Material for this exercise

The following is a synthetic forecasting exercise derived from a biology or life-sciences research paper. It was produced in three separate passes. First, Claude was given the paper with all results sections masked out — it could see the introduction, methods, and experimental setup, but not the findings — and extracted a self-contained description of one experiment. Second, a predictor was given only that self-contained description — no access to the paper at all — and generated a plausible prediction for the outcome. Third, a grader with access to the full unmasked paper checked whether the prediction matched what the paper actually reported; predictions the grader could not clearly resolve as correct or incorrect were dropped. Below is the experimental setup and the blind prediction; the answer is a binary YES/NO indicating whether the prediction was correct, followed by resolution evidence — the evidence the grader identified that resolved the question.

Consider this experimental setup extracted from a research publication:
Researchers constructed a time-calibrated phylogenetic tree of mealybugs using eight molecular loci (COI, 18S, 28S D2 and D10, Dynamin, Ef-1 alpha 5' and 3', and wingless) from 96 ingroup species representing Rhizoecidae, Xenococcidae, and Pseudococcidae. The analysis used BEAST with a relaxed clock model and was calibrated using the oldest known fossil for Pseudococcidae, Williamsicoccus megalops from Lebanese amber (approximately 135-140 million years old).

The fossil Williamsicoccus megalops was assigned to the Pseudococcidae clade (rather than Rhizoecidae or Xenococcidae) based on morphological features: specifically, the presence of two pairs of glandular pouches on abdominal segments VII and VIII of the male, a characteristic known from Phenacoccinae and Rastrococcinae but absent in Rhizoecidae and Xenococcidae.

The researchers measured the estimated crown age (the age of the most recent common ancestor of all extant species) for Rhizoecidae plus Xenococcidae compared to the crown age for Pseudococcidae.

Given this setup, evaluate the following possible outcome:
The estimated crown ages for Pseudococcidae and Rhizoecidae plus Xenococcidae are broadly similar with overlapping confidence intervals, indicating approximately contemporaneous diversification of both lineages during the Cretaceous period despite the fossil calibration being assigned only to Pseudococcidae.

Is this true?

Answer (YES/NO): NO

Exercise requirements
Give the listing again in full, and make every line match exactly.

Answer to this task
The following is a synthetic forecasting exercise derived from a biology or life-sciences research paper. It was produced in three separate passes. First, Claude was given the paper with all results sections masked out — it could see the introduction, methods, and experimental setup, but not the findings — and extracted a self-contained description of one experiment. Second, a predictor was given only that self-contained description — no access to the paper at all — and generated a plausible prediction for the outcome. Third, a grader with access to the full unmasked paper checked whether the prediction matched what the paper actually reported; predictions the grader could not clearly resolve as correct or incorrect were dropped. Below is the experimental setup and the blind prediction; the answer is a binary YES/NO indicating whether the prediction was correct, followed by resolution evidence — the evidence the grader identified that resolved the question.

Consider this experimental setup extracted from a research publication:
Researchers constructed a time-calibrated phylogenetic tree of mealybugs using eight molecular loci (COI, 18S, 28S D2 and D10, Dynamin, Ef-1 alpha 5' and 3', and wingless) from 96 ingroup species representing Rhizoecidae, Xenococcidae, and Pseudococcidae. The analysis used BEAST with a relaxed clock model and was calibrated using the oldest known fossil for Pseudococcidae, Williamsicoccus megalops from Lebanese amber (approximately 135-140 million years old).

The fossil Williamsicoccus megalops was assigned to the Pseudococcidae clade (rather than Rhizoecidae or Xenococcidae) based on morphological features: specifically, the presence of two pairs of glandular pouches on abdominal segments VII and VIII of the male, a characteristic known from Phenacoccinae and Rastrococcinae but absent in Rhizoecidae and Xenococcidae.

The researchers measured the estimated crown age (the age of the most recent common ancestor of all extant species) for Rhizoecidae plus Xenococcidae compared to the crown age for Pseudococcidae.

Given this setup, evaluate the following possible outcome:
The estimated crown ages for Pseudococcidae and Rhizoecidae plus Xenococcidae are broadly similar with overlapping confidence intervals, indicating approximately contemporaneous diversification of both lineages during the Cretaceous period despite the fossil calibration being assigned only to Pseudococcidae.

Is this true?

Answer (YES/NO): NO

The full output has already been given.